Without the aid of an addiction specialist, mental health expert or support group Cate says she went one month without drinking.

Then she relapsed.

"Something happened that I didn't know how to handle emotionally, so I turned to alcohol again," Cate says. "I took a drink in the middle of the day, then said to myself: 'That's OK, you don't have to do it again. You don't have to tell anybody about it.'

"Then I turned around and put down another shot," she adds. "I said: 'OK, that's it.' Then a guy called me and I was in an Irish bar with a scotch in my hand."

On March 28, 2021, Cate woke up and stared at the ceiling. She was supposed to go to a spin class, she says, but was too hungover to attend.

"Again, I heard this voice in my head that said: 'If you don't get help, you're going to die," Cate says. "I immediately looked up a 12-step recovery program in my area."

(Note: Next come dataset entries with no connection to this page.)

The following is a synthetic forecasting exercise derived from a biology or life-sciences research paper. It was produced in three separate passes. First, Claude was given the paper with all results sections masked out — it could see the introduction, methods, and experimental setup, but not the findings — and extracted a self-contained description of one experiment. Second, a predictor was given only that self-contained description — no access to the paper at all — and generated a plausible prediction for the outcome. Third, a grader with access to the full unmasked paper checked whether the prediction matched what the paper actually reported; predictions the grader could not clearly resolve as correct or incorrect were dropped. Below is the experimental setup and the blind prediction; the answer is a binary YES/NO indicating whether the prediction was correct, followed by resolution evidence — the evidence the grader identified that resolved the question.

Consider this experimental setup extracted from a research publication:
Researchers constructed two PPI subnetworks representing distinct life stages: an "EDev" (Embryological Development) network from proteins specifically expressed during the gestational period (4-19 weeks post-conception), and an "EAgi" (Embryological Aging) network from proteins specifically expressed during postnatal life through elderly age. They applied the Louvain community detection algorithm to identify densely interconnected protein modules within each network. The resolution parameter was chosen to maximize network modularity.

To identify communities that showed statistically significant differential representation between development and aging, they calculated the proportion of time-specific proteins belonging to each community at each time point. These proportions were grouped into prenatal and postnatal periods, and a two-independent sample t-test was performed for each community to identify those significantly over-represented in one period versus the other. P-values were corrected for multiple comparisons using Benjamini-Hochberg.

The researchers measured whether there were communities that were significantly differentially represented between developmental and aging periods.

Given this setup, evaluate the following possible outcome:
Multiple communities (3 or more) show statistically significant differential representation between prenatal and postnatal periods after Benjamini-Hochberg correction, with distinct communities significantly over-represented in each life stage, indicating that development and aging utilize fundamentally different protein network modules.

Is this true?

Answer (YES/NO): YES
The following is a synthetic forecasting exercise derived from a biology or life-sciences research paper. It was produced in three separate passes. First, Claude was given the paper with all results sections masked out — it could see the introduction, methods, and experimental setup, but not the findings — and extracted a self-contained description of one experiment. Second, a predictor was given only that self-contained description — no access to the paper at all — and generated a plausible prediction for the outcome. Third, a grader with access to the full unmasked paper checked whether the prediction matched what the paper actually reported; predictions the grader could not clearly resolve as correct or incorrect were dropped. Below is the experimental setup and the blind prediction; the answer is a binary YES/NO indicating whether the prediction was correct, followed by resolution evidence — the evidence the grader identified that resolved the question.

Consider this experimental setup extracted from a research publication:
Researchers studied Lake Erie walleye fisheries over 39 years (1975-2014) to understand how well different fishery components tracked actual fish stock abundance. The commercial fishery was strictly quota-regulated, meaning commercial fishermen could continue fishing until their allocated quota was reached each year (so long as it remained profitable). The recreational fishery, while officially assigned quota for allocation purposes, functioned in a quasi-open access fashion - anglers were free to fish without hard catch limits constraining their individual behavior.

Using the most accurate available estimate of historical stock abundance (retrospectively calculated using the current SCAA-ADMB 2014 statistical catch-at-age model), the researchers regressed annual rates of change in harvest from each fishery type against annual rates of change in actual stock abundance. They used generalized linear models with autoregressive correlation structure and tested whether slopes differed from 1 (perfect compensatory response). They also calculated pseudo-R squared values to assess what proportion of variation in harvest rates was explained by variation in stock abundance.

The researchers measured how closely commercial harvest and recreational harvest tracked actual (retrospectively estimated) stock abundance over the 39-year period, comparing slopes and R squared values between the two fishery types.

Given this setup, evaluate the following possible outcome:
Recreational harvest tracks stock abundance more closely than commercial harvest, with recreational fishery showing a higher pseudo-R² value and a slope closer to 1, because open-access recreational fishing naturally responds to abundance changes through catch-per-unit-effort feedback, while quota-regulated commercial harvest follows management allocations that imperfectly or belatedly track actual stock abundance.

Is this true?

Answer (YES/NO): NO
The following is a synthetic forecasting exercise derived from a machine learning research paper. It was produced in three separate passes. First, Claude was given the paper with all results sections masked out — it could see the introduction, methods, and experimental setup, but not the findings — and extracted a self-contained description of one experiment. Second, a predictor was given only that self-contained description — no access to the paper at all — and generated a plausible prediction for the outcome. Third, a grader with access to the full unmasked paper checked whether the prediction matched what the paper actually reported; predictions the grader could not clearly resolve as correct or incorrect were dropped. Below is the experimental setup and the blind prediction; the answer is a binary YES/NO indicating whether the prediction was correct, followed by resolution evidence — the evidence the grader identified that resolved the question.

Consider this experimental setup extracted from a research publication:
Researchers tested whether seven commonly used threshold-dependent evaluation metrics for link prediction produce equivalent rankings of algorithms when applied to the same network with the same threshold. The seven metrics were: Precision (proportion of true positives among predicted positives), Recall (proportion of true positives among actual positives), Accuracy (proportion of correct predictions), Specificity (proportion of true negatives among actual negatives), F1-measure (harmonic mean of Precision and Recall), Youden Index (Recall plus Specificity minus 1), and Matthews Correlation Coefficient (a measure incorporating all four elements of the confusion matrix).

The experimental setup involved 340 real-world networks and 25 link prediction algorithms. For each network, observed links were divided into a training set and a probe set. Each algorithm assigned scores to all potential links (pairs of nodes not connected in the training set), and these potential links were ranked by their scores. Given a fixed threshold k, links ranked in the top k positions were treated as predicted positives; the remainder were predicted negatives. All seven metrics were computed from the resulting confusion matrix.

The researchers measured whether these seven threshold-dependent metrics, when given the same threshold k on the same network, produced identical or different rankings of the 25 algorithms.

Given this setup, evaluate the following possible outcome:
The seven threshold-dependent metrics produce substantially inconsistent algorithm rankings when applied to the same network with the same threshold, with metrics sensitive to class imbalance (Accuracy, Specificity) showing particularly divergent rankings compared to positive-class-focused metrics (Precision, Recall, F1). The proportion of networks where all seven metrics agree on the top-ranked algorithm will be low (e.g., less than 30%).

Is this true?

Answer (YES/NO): NO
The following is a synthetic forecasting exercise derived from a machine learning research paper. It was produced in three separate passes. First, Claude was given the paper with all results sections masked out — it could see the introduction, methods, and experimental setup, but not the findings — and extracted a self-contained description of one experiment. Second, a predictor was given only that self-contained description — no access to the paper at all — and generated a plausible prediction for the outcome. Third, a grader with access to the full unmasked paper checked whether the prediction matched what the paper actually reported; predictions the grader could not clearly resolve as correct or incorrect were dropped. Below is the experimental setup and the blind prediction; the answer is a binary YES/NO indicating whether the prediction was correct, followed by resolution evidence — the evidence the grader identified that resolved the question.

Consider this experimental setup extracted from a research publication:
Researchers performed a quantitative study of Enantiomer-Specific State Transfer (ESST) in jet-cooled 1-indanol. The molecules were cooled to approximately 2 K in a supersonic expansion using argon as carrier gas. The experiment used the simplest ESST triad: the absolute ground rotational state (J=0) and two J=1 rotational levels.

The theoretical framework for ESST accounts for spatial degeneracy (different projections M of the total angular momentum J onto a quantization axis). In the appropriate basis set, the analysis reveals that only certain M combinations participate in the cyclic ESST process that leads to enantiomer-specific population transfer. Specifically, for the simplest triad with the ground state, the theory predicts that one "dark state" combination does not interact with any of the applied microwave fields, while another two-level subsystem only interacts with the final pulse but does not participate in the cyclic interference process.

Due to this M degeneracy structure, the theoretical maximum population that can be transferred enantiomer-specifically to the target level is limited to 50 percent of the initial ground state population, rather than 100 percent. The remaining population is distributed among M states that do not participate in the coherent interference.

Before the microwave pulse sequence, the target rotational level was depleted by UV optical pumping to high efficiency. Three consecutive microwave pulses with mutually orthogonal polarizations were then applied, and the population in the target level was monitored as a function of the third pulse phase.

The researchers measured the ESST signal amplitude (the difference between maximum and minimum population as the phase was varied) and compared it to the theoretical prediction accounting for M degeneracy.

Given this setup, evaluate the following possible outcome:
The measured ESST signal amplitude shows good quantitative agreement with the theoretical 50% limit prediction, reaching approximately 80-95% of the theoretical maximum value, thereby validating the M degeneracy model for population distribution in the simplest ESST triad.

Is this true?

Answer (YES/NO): NO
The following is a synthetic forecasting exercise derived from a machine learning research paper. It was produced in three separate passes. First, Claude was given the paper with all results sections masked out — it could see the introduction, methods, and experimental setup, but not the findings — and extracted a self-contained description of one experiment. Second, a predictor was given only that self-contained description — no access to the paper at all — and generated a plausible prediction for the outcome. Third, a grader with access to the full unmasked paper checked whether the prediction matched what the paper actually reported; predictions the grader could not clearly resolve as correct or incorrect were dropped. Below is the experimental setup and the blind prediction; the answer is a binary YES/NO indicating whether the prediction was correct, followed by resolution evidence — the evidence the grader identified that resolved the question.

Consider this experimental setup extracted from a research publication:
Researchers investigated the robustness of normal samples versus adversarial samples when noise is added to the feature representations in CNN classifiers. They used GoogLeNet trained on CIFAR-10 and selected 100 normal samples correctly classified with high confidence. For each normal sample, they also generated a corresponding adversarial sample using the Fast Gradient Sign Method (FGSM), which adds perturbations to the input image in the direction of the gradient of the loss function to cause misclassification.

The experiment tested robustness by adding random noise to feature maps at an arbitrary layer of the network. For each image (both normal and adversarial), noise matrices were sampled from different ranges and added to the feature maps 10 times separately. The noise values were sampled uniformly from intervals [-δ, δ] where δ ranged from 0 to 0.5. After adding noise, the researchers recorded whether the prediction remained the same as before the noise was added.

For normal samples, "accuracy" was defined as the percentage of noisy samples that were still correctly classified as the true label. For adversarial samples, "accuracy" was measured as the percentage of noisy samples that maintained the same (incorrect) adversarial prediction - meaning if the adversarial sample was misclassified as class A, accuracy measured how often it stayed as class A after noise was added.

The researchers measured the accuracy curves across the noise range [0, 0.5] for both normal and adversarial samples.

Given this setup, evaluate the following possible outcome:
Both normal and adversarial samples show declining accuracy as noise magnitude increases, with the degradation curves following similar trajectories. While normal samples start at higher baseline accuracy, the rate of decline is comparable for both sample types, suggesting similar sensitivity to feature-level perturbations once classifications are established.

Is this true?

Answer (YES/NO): NO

Studies show that the majority of people in substance abuse recovery will relapse at least once, if not multiple times over.

"Addiction is everywhere"

The stigma and societal shame of substance abuse and dependency, Murano says, can often add to a person's risk of relapse.

"People don't tell their families and they don't tell their friends because of the judgment connected to it," Murano says. "We need to continue to normalize that. People do have issues when it comes to substances, and that's OK. Now, let's get some help.

"There's this misconception that people can just stop," she adds. "Or that if they cared about their loved ones they'd stop. But it's a disease and addiction is everywhere, regardless of ethnicity, religion or socioeconomic status."

Cate says ending the stigma of substance abuse and dependency is why she wanted to share her story, especially because moms often don't feel like they can ask for help.

"We need people," she says. "When you find something in common with someone and you share a bond, you realize you're not alone."

Cate continues to attend substance abuse support meetings, and recently celebrated two years of sobriety. She says her relationship with her two children has improved, and that she has worked hard to "surround herself with mostly sober women."

She's still processing the shame of her addiction, adding that her "biggest shame surrounding this disease is the way it impacted my family and my children."

She also says she will always have to work to maintain a sober life.

"I got my one-year sobriety medallion and my mom said: 'OK, great, so you're done now, right? You're cured?'" Cate says.

"I said: 'No, as long as there is breath in my body I will need help."